• **TEXT SHOWN**
::::

Ponte del diavolo. Cartolina.
Introduction The city of Lanzo Torinese (m 525 above sea level) is 31 Km from Turin. Commercial and
industrial centre and holiday resort situated at the beginning of the three homonymous valleys,
it has a population of more than 5,000 inhabitants.
Lanzo, known as ‘Lans’ in Piedmontese and Franco-provencal dialect, has been known since the
Middle Ages as the seat of textile and mechanical industries and as a summer holiday resort. It
is now, one of the best renowned centres of the homonymous valleys, popular among those keen
on winter sports and excursions activities.
Lanzo is the set-off location for visiting its valleys: Val Grande, Valle di Viù, Val d’Ala and the Valle
del Tesso. In these valleys one can admire the picturesque villages, hamlets, summer pastures,
linked by old mule tracks and also by paths that testify the territorial dislocation on which was
founded the communicative and productive organization that took place in these mountains for
many centuries. The high peaks of the Alpi Graie and the refuges: Daviso, Gastaldi, Cibrario, Taz-
zetti and Salvin allow climbers to venture in demanding up-hill tracks.

::::

• **JOB 1**
Answer these questions about the text on Lanzo Torinese:
(a) How far is Lanzo Torinese from Turin?
(b) What is the town called in Piedmontese and Franco-provencal dialect?
(c) Which four valleys does the text list as reachable from Lanzo?
• **JOB 2**
Continue the text on Lanzo Torinese from where it stops.
These records come from a separate source.

Scene question records
::::

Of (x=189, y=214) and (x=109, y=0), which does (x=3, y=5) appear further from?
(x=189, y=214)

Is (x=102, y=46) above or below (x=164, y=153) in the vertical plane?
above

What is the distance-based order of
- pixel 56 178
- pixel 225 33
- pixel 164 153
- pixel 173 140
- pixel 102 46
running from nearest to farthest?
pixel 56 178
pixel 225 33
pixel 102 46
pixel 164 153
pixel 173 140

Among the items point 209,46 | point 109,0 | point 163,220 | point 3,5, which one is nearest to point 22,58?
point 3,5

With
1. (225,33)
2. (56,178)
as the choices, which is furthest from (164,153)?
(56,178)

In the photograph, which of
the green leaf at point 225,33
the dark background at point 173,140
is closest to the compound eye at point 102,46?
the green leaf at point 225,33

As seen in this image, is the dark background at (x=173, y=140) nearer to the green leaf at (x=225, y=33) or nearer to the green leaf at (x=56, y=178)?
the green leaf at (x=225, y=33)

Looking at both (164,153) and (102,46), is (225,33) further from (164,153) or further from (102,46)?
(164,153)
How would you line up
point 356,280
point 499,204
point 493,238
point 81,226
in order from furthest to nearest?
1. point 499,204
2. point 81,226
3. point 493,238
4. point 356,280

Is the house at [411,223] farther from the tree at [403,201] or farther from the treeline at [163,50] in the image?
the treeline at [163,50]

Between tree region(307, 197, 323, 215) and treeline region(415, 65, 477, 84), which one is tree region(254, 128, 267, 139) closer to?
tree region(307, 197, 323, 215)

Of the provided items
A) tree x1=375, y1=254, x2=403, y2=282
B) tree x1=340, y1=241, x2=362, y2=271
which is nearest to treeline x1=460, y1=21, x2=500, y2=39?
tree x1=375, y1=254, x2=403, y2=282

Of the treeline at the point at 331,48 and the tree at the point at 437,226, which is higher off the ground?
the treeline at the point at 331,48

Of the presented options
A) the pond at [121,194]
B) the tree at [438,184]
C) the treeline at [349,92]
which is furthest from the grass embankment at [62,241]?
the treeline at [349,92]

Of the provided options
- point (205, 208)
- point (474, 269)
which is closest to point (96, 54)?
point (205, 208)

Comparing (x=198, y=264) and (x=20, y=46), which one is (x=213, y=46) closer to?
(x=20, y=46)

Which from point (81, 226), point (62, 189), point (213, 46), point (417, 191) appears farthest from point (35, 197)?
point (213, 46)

::::

• **TASK ANSWER 1**
(a) 31 km.
(b) 'Lans'.
(c) Val Grande, Valle di Viù, Val d'Ala and the Valle del Tesso.

• **TASK ANSWER 2**
Winter sports can be practised thanks to sky-lifts, cross-country rings and ice-skating rinks in Us-
seglio, in the Valle di Viù, Ala and Balme, in the Val d’Ala, in Chialamberto and in the Val Grande.
It is also possible to give new strength to the spirit and the body in the tourist facilities of these
villages.
The streams Tesso, Uppia and Stura flow through Lanzo. Above the Stura stream rises the most
famous architectonic construction of the town: the ‘Ponte del Diavolo’ (the Devil’s bridge). The
legend tells that this medieval bridge was built by the devil itself in one night only, as its fearless
carrying out was almost inconceivable at that time, but most likely its name seems to refer to the
exclamation ‘Al diavolo il ponte!’ (the hell to the bridge), spoken by the inhabitants of the valley
annoyed by the increase of the duty on the wine, necessary to face the building expenses.
Also called ‘Ponte dël Roc’, it connects the slopes of Mount Basso with those of Mount Buriasco,
and it is part of the homonymous regional protected area, ‘Parco della Mandria’. Its structure
dates back to 1378, when the ‘Credenza di Lanzo’ ordered the construction of a bridge that could
connect the hamlet on the right bank of the river Stura. Considering the strategic importance of
the work of art, Amedeo VII, the ‘Conte Verde’, was personally involved in the project, and also
participated in the buliding costs. The bridge, about m 16 high and with a m 37 hump-back
casting, represented an obligatory transit for whoever wanted to reach the plain from the valleys
and back, and this carried on until at least 1820 when the works for the carriage way Torino-Ciriè
ended.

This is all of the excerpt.